La Libre Match. Votre habitez rue du Château, une adresse qui fait un peu « Star Ac’ », non ?
Jean-Michel Javaux. (Il entame l’entretien par un énorme éclat de rire). Il suffirait que vous fassiez un petit tour de la maison pour vous rendre compte que mon humble demeure ne dispose pas du confort dont bénéficient les apprentis-chanteurs de T.f.1 !
L’allusion renvoyait plutôt à ce que certains de vos détracteurs disent de vous. Vous seriez une créature médiatique, un être de communication. Plus people que politique, à la limite…
Ah bon ? Permettez-moi de penser que le fait de bien communiquer est plutôt un atout qu’une tare pour un homme politique. C’est quelque chose que j’ai en moi depuis toujours. Pour faire de la politique, il y a un sentiment de base indispensable : il faut aimer les gens. Quand on respecte les autres, c’est déjà le premier pas vers une communication harmonieuse. Voici quelques années, Aurélie et moi étions très impliqués dans les activités du patro d’Ampsin. On aimait ce lieu de mixité sociale irremplaçable dans la commune d’Amay. En développant l’aspect relationnel entre les enfants et vers les parents, on est passé en quelques années de 50 à 111 membres. Donc, je communiquais déjà pas trop mal à l’époque sans être porté par un quelconque phénomène médiatique. Le moteur, c’est de s’inscrire dans des actions auxquelles on croit. La communication, c’est d’abord de la sincérité. Un autre exemple : à la fin de mes études, je suis allé en Ecosse avec deux copains. Eux, ils contemplaient l’architecture et les paysages. Moi, j’ai passé mon séjour à parler avec des gens pour savoir ce qu’ils pensaient de leur vie, de leur pays, etc… Quand je me promène, j’ai une tendance à parler spontanément aux gens. Je sais que, dans la société où nous vivons, cela paraît parfois surprenant, mais je suis comme cela... (Il s’arrête un instant) Cela dit, je ne voudrais pas éluder votre question…
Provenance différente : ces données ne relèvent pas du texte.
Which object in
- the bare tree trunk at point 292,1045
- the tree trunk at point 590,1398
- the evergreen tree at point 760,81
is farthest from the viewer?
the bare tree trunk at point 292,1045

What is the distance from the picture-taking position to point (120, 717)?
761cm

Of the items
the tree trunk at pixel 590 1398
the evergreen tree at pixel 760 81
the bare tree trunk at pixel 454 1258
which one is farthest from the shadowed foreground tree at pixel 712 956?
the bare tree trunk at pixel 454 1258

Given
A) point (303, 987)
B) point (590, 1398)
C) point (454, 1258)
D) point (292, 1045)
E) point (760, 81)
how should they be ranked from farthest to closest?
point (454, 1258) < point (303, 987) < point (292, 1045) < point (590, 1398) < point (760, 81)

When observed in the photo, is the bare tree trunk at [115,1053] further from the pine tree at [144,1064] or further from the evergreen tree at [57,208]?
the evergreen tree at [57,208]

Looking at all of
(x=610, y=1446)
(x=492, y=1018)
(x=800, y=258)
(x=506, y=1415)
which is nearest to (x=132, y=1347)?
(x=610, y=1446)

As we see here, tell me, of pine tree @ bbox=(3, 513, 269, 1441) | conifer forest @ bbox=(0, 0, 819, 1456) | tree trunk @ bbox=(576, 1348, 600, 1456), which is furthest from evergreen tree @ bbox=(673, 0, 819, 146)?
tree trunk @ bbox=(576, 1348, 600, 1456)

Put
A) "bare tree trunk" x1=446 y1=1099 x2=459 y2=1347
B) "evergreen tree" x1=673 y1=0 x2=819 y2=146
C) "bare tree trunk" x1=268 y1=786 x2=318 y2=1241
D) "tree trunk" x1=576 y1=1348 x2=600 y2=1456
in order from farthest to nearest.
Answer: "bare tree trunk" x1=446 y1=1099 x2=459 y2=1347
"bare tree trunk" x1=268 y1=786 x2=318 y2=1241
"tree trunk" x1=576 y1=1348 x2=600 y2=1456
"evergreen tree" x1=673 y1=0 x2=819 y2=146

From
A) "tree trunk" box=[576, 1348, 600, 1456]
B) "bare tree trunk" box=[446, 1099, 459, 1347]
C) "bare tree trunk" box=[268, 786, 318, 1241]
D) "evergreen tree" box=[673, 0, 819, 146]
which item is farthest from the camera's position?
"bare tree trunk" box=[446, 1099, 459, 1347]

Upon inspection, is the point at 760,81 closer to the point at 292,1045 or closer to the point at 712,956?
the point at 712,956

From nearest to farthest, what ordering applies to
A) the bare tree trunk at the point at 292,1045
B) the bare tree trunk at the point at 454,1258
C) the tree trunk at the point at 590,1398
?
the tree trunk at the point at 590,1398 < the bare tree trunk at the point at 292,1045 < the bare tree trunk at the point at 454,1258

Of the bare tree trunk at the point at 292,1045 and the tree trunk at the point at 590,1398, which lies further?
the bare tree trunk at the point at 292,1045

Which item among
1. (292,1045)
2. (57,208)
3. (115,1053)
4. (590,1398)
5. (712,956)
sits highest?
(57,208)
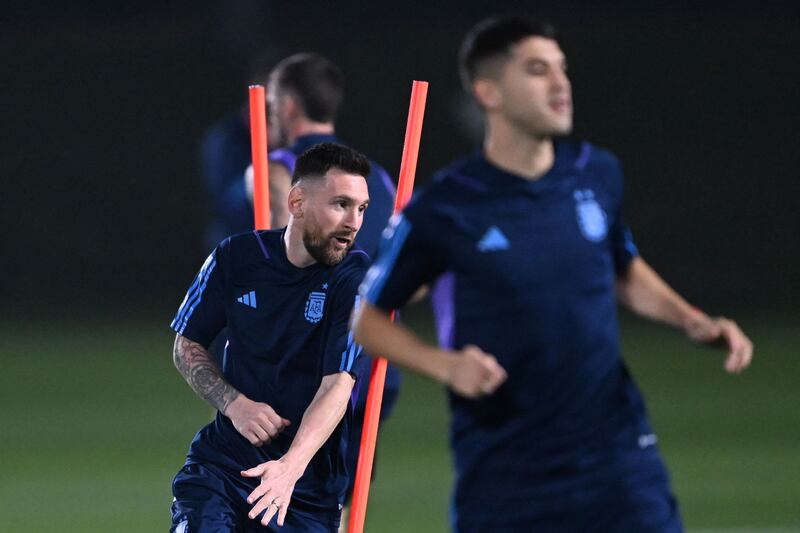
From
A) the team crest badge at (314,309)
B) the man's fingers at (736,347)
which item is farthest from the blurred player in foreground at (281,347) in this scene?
the man's fingers at (736,347)

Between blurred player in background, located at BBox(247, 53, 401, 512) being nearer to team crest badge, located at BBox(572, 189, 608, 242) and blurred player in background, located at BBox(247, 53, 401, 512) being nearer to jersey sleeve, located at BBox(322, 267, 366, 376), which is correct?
jersey sleeve, located at BBox(322, 267, 366, 376)

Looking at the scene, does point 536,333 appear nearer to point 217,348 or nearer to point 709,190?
point 217,348

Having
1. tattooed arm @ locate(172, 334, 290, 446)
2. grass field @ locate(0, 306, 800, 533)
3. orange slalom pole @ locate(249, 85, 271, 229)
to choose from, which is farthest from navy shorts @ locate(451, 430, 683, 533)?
grass field @ locate(0, 306, 800, 533)

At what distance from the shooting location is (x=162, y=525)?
8578mm

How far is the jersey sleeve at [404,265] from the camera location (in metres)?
4.14

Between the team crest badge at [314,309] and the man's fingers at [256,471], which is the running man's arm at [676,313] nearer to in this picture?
the team crest badge at [314,309]

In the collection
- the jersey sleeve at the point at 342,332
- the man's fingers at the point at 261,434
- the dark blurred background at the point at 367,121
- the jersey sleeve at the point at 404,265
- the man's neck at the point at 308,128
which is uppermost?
the dark blurred background at the point at 367,121

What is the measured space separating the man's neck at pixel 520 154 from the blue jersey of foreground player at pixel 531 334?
0.03 metres

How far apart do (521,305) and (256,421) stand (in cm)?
120

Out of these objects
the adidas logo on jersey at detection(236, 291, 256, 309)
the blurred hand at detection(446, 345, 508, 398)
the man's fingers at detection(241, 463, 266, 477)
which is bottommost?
the blurred hand at detection(446, 345, 508, 398)

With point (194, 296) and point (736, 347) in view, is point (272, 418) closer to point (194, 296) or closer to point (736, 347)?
point (194, 296)

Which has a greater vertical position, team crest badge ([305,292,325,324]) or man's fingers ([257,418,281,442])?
team crest badge ([305,292,325,324])

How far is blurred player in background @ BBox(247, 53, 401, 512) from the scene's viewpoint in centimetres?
653

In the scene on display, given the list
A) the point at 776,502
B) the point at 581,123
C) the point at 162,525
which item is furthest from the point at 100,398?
the point at 581,123
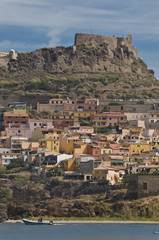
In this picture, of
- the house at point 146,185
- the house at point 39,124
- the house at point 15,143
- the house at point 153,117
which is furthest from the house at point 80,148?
the house at point 146,185

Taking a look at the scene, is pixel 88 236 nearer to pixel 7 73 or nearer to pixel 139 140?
pixel 139 140

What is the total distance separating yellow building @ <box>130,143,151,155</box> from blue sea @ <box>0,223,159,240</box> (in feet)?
94.0

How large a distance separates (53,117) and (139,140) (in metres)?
14.2

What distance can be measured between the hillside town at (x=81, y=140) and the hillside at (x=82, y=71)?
240 inches

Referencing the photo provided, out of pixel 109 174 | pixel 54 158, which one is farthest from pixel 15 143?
pixel 109 174

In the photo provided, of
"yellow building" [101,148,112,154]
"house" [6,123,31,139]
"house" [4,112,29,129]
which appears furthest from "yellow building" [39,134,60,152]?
"house" [4,112,29,129]

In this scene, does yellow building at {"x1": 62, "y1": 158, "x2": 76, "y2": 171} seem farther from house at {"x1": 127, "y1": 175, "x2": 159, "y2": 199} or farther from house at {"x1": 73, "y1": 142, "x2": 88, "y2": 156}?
house at {"x1": 127, "y1": 175, "x2": 159, "y2": 199}

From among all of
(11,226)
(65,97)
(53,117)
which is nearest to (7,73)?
(65,97)

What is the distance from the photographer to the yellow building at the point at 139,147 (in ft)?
336

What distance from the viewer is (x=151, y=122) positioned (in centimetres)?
11606

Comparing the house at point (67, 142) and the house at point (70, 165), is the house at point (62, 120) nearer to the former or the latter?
the house at point (67, 142)

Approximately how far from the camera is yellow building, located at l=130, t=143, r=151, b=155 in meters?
102

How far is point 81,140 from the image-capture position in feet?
340

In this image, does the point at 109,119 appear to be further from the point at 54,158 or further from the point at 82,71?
the point at 82,71
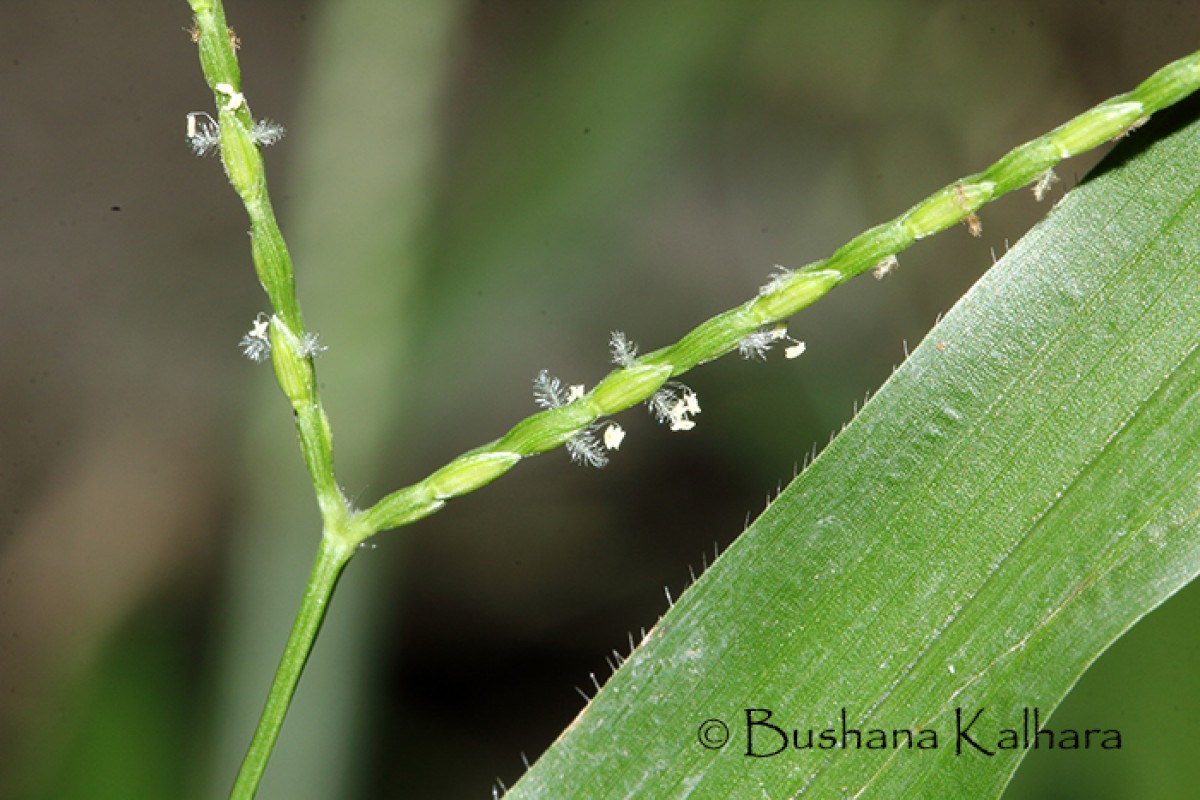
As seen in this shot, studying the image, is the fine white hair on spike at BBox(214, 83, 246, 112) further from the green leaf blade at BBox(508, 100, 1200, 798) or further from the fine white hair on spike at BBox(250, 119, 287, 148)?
the green leaf blade at BBox(508, 100, 1200, 798)

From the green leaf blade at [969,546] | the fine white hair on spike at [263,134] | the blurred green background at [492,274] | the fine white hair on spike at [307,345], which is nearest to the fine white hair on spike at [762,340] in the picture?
the green leaf blade at [969,546]

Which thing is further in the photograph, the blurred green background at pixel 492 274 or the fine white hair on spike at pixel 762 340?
the blurred green background at pixel 492 274

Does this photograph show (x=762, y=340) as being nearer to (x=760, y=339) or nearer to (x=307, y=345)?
(x=760, y=339)

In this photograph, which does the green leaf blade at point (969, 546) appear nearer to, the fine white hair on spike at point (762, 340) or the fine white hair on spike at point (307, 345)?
the fine white hair on spike at point (762, 340)

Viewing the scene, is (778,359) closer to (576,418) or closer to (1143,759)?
(1143,759)

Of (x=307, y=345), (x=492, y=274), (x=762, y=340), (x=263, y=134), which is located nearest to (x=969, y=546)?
(x=762, y=340)
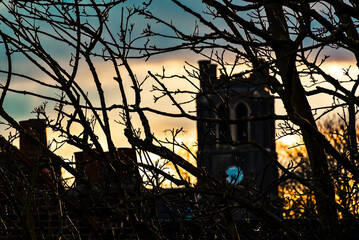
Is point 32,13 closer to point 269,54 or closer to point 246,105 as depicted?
point 269,54

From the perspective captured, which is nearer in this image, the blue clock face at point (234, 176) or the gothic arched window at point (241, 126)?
the blue clock face at point (234, 176)

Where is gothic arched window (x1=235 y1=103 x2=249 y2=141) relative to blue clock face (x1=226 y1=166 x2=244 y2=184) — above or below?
above

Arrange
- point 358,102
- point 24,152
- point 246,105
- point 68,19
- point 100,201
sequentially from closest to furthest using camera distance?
point 100,201 → point 68,19 → point 358,102 → point 24,152 → point 246,105

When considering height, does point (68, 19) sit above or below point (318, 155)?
above

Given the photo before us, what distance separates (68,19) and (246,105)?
5552cm

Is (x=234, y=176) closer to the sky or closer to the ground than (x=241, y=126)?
closer to the ground

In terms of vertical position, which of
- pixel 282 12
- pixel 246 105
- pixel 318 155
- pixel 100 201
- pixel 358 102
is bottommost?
pixel 100 201

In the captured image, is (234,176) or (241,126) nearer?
(234,176)

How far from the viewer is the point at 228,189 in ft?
15.7

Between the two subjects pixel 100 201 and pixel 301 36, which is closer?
pixel 100 201

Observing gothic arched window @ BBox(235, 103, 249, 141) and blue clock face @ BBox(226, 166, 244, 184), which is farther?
gothic arched window @ BBox(235, 103, 249, 141)

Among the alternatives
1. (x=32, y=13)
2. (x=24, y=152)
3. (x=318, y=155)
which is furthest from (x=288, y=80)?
(x=24, y=152)

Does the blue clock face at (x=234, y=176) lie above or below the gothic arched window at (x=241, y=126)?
below

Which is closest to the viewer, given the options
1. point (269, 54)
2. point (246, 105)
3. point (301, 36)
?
point (301, 36)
Le côté « Star Ac’ » ? C’était en référence au fait que vous êtes plutôt mignon…
(Il s’adresse à son épouse qui se trouve à ses côtés) Tu vois bien, chérie!
...Plutôt mignon, jeune, et tout est allé très vite pour vous !
Très vite ? J’ai commencé en politique en 1991. Certes, au cours des dernières années, j’ai connu une accélération. Mais, croyez-moi, j’ai aussi ramé. J’ai vécu deux législatures à Amay comme jeune conseiller communal de l’opposition : la première fois, on n’était que deux verts parmi les vingt-trois élus et on en prenait plein la tronche ! Quotidiennement, on était confrontés à l’arrogance de la majorité absolue socialiste. Voire à des propos parfois insultants de certains élus…
Du style ?
Des trucs du genre « Qu’est-ce que vous y connaissez en budget, les gamins ? ». Un peu à l’instar de ce qu’a vécu autrefois une conseillère communale de Charleroi qui se faisait traiter de « grognasse » par des barons rouges, lesquels estimaient qu’elle pouvait déjà « être bien contente » de siéger… Maintenant, je le reconnais, je me suis moi-même posé certaines questions quand on m’a suggéré de mener campagne pour être secrétaire fédéral d’Ecolo en 2003.
Lesquelles ?
Cela se passait six mois après la perte de mon fils aîné Est-ce qu’on me proposait cela par pitié ou parce que cela me permettrait d’utiliser une certaine corde sensible ? Deuxièmement, il y avait mon côté, non pas consensuel, mais « jeteur de ponts ». A l’époque, et depuis un certain temps déjà, c’était très tendu à Ecolo. Un exemple : lors de mon mariage en 1999, Philippe Defeyt et Paul Lannoye étaient invités à l’apéro. Jacky Morael, Isabelle Durant et Jean-Marc Nollet étaient conviés à la soirée... Après la claque absolue des législatives de 2003, je pense que certains voyaient en moi une personne qui allait rassembler et restaurer une sympathie pour le parti...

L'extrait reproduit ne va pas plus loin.